## Begin Quoted text
The petitioner testified that he had been indicted as “Leland Frank Reeves” but that his true name was “Leland Ray Reeves.” Trial counsel said that he had not objected to the amendment of the indictment because there was no question that he was the person accused by the victim as having raped her. Counsel had discussed this with the petitioner and considered it to be a clerical error.

Following the proof presented, the post-conviction court found as follows:

-2- Now, when we get down to the other part of it, the burden is on the petitioner to establish his rights and that’s what we have to listen for. He’s made some allegations but allegations have to be followed up by something substantive somewhere. I see today the same witnesses that were talked about are not here to testify today. I think they would have to be here to show that they would have testified to something different, to have made any difference. I don’t see that we can speculate what anybody is going to say. It was investigated, and [trial counsel], I think covered it in his testimony what he did. Sounds reasonable to the Court what he did. He had, maybe not – maybe if the word investigator was used and Mr. Poindexter at that time I think evidently was working out of his office, and he wasn’t a lawyer, but he was something, maybe he was an investigator. I don’t know what you would call somebody in that position. He said he helped in the case. So I don’t see any ineffective assistance of counsel from this record that I’ve seen so far.
## End Quoted text
### Given problem 1
Count the lines in the records that contain the string "photograph" and reply with only that number.
### Given problem 2
Pick up the post-conviction passage after its final sentence and carry it on.
The post-conviction passage and the records come from separate sources.
## Begin Entries
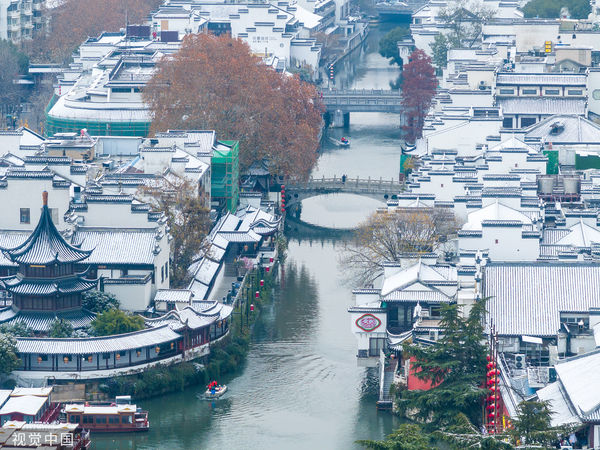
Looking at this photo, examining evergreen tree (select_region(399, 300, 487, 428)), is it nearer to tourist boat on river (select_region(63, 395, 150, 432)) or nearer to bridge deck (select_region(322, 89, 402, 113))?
tourist boat on river (select_region(63, 395, 150, 432))

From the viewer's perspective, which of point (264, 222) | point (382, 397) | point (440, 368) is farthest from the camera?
point (264, 222)

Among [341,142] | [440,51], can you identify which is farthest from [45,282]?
[440,51]

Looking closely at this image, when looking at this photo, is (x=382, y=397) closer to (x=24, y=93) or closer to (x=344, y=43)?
(x=24, y=93)

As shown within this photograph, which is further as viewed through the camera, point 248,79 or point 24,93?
point 24,93

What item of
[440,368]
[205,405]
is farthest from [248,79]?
[440,368]

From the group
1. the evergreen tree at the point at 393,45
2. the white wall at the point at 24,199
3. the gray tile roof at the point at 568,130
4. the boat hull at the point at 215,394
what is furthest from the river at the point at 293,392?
the evergreen tree at the point at 393,45

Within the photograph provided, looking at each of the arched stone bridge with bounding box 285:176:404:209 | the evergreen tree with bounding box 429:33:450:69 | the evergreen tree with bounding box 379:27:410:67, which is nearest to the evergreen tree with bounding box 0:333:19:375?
the arched stone bridge with bounding box 285:176:404:209

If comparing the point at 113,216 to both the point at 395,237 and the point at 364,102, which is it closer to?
the point at 395,237
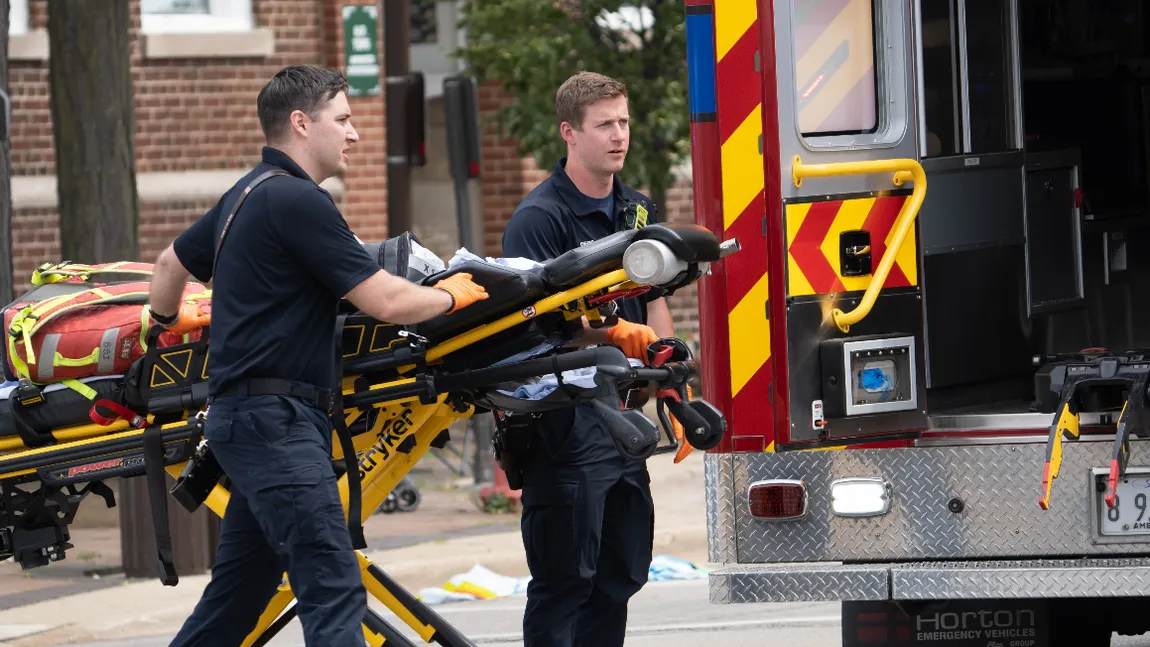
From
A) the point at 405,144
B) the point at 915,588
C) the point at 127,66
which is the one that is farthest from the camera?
the point at 405,144

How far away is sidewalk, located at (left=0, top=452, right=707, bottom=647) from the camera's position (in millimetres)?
8539

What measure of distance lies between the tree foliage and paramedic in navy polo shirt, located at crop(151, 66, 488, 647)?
806cm

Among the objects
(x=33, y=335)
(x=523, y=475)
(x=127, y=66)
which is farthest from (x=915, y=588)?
→ (x=127, y=66)

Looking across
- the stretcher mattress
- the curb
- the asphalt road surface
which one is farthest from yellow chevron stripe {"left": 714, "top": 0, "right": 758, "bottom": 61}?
the curb

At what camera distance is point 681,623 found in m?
8.38

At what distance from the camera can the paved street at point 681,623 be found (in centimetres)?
791

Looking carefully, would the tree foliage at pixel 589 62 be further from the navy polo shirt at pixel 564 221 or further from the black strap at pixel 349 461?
the black strap at pixel 349 461

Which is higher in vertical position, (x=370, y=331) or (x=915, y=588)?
(x=370, y=331)

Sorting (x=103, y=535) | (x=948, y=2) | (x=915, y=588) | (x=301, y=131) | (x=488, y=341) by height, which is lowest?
(x=103, y=535)

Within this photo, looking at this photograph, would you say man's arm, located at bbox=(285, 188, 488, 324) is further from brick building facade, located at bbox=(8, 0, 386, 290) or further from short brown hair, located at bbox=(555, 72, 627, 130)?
brick building facade, located at bbox=(8, 0, 386, 290)

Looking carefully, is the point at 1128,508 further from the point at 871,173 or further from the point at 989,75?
the point at 989,75

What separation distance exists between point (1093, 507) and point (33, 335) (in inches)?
121

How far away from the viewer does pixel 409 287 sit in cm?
500

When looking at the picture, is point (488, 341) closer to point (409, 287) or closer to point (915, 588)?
point (409, 287)
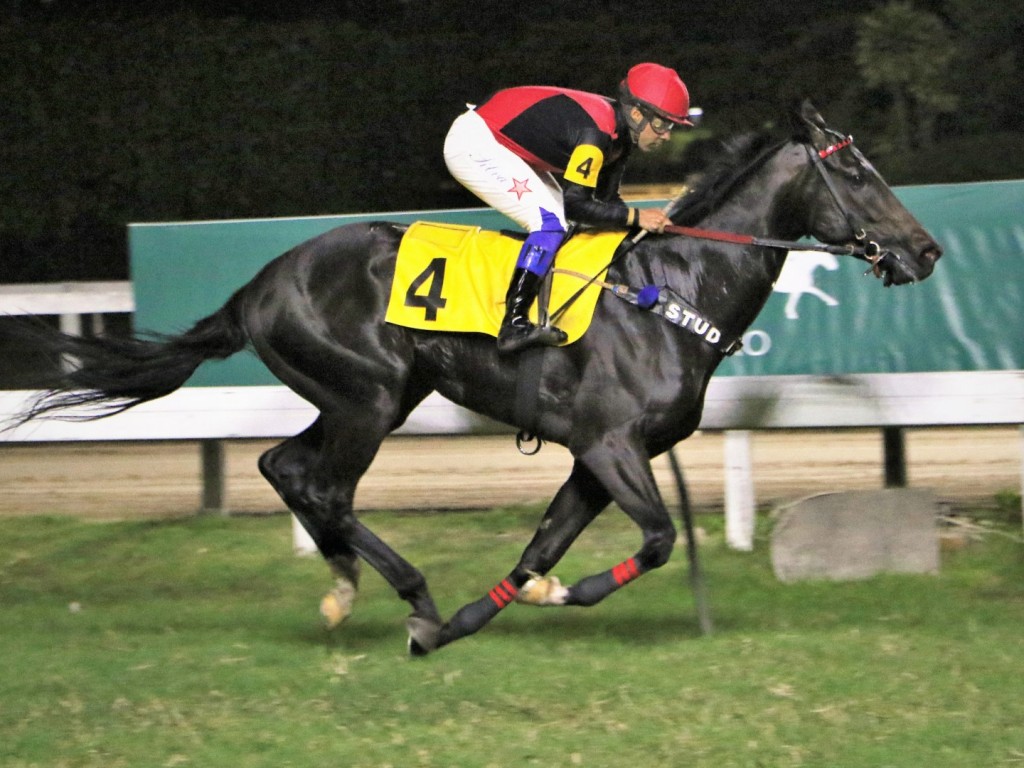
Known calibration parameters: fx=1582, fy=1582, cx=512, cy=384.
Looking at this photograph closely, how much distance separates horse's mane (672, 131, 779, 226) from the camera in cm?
548

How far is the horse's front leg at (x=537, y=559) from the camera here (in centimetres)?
536

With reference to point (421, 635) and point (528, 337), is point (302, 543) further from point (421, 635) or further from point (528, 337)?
point (528, 337)

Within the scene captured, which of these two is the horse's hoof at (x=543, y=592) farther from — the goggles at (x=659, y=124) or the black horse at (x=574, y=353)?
the goggles at (x=659, y=124)

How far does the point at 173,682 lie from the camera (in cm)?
509

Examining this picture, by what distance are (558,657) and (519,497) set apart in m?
3.02

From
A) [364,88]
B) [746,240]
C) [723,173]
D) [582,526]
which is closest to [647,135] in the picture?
[723,173]

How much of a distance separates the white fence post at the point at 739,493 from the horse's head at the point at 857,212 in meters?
1.75

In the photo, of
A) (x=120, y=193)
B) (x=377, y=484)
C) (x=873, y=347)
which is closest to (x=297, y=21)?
(x=120, y=193)

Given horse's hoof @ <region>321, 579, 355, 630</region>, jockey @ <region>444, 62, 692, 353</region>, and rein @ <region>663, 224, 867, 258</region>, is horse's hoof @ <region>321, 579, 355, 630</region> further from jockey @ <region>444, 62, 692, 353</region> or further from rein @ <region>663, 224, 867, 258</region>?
rein @ <region>663, 224, 867, 258</region>

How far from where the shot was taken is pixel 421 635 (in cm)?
539

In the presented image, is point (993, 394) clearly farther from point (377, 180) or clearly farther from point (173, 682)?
point (377, 180)

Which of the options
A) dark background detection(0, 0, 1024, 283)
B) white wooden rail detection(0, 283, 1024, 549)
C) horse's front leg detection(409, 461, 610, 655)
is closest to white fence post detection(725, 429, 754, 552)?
white wooden rail detection(0, 283, 1024, 549)

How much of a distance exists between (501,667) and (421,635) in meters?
0.33

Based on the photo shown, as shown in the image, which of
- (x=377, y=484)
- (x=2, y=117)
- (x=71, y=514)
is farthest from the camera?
(x=2, y=117)
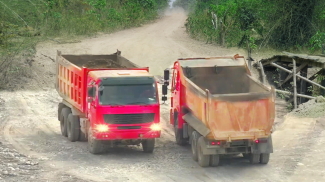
## End Entries
### Final answer 1
4

### Final answer 2
I remember the case, thought it was well tried and looking back at the case [trial counsel] talked me into making an awful mistake. These statutory rape charges, we did five counts of rape, ended up being lesser offenses of statutory rape, when that’s against the law really. I just made the mistake by charging that and he escaped possibly four other counts because of the way the jury was charged. Although [trial counsel] did ask for it, and the State, I think, agreed to it, that it would be a lesser included, and I kind of thought it was, but we were all wrong as it turns out. It’s just one of those things. It went to his benefit. I remember the facts. I thought they had him on all five counts of rape, to be honest about it, in my opinion at the time. But the jury made the decision not I, and I thought it was a well tried case from the State and Defendant’s point of view.

You don’t always get the results you want when you try one of these cases and don’t plea bargain ahead of time. A lot of times you don’t get the results you want. But I don’t see any ineffective assistance of counsel here at all. What was done appears to be normal to me. What a normal attorney would do under those circumstances. And you can’t make people testify. You can’t make people show up, and if you don’t know the address to issue subpoenas you can’t create addresses. But if you investigate it and come back and talk to people that just completely deny the fact that what your client said is true, you sure don’t want to put them on the witness stand.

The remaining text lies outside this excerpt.